→ **What the exercise asks**:
Print the records below verbatim, starting at the line that contains "Which of the candidates" and continuing through the final line of the records.

________________________

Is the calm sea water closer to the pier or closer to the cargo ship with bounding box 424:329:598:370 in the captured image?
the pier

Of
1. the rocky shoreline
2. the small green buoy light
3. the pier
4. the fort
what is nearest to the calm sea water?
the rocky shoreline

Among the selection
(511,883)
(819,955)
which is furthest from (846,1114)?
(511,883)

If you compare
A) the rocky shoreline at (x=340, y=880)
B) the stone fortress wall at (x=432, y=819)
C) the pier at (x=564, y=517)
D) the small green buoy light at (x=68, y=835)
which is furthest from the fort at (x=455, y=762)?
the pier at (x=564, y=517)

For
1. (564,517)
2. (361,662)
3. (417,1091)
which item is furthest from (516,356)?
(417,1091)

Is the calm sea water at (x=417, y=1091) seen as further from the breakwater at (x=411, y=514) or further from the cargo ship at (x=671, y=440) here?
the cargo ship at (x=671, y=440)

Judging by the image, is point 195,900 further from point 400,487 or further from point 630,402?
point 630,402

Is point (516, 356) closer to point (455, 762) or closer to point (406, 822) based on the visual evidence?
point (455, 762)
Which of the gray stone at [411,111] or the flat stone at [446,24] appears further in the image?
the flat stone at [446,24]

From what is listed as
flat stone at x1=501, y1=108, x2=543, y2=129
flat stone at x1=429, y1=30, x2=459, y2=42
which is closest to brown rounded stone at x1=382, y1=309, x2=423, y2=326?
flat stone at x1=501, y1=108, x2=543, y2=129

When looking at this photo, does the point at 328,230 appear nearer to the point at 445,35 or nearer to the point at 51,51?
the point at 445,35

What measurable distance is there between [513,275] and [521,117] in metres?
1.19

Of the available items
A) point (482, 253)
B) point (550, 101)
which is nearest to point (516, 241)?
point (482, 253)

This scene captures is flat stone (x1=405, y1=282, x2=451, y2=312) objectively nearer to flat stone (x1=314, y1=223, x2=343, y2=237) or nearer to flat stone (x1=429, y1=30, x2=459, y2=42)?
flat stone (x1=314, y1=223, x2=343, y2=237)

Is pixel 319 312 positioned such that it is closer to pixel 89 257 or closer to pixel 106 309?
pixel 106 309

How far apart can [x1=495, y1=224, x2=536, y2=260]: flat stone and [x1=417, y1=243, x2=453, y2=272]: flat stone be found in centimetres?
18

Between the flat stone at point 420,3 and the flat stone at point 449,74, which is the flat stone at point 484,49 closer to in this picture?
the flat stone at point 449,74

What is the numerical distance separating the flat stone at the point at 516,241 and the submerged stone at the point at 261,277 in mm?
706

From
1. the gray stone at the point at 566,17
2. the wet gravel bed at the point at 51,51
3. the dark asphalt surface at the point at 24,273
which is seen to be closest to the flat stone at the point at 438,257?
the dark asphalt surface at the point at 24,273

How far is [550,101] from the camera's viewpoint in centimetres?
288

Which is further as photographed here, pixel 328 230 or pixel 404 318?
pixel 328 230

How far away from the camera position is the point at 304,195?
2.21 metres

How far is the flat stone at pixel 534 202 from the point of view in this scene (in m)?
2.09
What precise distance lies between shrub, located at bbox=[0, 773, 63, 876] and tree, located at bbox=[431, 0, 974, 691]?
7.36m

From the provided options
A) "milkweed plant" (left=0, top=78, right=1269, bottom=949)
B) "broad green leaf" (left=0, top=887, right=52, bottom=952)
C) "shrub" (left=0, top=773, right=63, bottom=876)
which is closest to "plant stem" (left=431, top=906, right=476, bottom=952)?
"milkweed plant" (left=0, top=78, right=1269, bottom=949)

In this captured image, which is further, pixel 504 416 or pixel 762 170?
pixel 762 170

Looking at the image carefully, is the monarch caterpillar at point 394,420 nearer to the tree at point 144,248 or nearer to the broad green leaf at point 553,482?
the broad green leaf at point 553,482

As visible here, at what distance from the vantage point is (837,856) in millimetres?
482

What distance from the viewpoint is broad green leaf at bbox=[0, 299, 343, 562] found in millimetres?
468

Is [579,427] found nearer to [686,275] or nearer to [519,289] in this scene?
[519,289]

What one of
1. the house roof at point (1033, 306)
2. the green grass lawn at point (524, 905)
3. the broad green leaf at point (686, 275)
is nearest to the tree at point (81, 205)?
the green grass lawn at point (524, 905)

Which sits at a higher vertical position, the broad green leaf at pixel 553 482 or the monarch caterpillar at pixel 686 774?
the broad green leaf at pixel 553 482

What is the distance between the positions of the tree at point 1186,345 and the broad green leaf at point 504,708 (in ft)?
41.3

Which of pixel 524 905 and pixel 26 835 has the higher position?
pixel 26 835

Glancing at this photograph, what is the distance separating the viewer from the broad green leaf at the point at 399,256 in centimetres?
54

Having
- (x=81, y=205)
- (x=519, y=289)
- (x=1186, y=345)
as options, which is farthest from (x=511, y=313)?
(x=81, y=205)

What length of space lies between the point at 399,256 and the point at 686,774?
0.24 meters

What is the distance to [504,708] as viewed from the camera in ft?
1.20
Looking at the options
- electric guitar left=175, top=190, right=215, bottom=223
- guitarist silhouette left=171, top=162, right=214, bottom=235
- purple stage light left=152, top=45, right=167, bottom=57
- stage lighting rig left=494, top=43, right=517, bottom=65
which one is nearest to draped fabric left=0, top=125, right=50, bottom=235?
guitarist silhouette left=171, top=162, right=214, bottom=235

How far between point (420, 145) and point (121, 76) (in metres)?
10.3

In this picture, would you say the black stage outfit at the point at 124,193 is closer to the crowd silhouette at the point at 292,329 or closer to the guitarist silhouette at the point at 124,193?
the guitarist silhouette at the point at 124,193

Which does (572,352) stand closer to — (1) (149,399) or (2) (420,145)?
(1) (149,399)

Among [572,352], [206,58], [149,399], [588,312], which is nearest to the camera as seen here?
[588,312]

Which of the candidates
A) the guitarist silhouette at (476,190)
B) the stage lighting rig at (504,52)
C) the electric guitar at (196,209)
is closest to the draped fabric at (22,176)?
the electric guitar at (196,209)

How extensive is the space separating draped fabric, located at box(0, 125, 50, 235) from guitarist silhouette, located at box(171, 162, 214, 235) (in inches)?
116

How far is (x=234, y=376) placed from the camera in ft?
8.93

________________________

→ **Task answer**:
Which of the candidates
A) the guitarist silhouette at (476,190)
B) the stage lighting rig at (504,52)
C) the electric guitar at (196,209)
is closest to the draped fabric at (22,176)?
the electric guitar at (196,209)

How extensive is the space separating draped fabric, located at box(0, 125, 50, 235) from guitarist silhouette, located at box(171, 162, 214, 235) (in inches)?
116

How far is (x=234, y=376) placed from the camera in ft?
8.93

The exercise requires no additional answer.